>> BEGIN Article

Create taxids.txt and seq_info.csv files from Genbank file.

In [83]:
from Bio import SeqIO

gb = '../../Reference_DB/CytB_European-fish_SATIVA_cleaned.gb'
seqinfo_file = 'seq_info.csv'
taxid_file = 'taxids.txt'

#####
seq_info = ['"seqname","accession","tax_id","species_name","is_type"']
taxids = []
Seqs = SeqIO.parse(open(gb,'r'), 'genbank')

for r in Seqs:
    sp = r.features[0].qualifiers['organism'][0]
    for db_xref in r.features[0].qualifiers['db_xref']:
        if 'taxon' in db_xref:
            taxid = db_xref.split(":")[1]
    r_seqinfo = '"%s","%s","%s","%s","0"' %(r.id, r.id, taxid, sp)
    seq_info.extend([r_seqinfo])
    taxids.append(taxid)

>> END Article
>> BEGIN Collected data

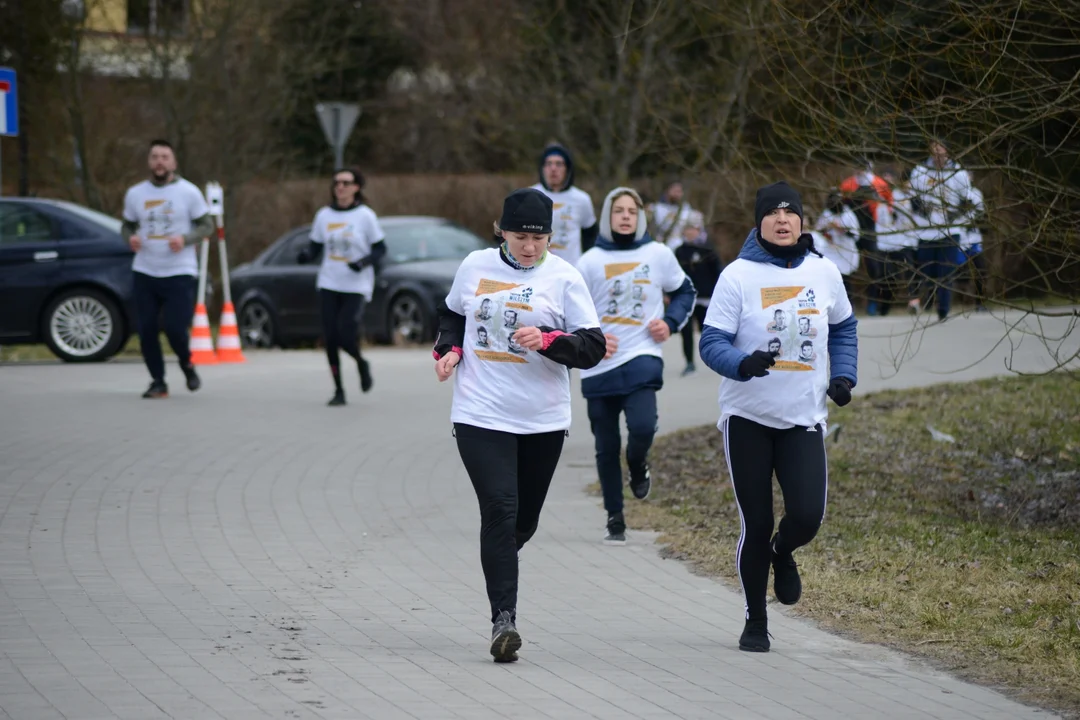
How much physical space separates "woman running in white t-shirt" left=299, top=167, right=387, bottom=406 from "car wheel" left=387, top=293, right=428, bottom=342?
6.47 metres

>> END Collected data

[Set task 1]
In the GenBank script, which string is written into the is_type field of every row added to seq_info?
[Set task 2]
Extract the part of the GenBank script from "Create taxids.txt and" up to and including "Seqs = SeqIO.parse(open(gb,'r'), 'genbank')".
[Set task 3]
Extend the GenBank script from its last line.

[Final answer 1]
"0"

[Final answer 2]
Create taxids.txt and seq_info.csv files from Genbank file.

In [83]:
from Bio import SeqIO

gb = '../../Reference_DB/CytB_European-fish_SATIVA_cleaned.gb'
seqinfo_file = 'seq_info.csv'
taxid_file = 'taxids.txt'

#####
seq_info = ['"seqname","accession","tax_id","species_name","is_type"']
taxids = []
Seqs = SeqIO.parse(open(gb,'r'), 'genbank')

[Final answer 3]
    
seq_info_out = open(seqinfo_file,'w')
for l in seq_info:
    seq_info_out.write(l+"\n")
seq_info_out.close()

taxids_out = open(taxid_file, 'w')
for t in list(set(taxids)):
    taxids_out.write(t+"\n")
taxids_out.close()
    



__BUILD A HMM FOR THE REFERENCE ALIGNMENT__

We will do this with the program `hmmbuild` from the [hmmer v3](http://hmmer.janelia.org/) program suite.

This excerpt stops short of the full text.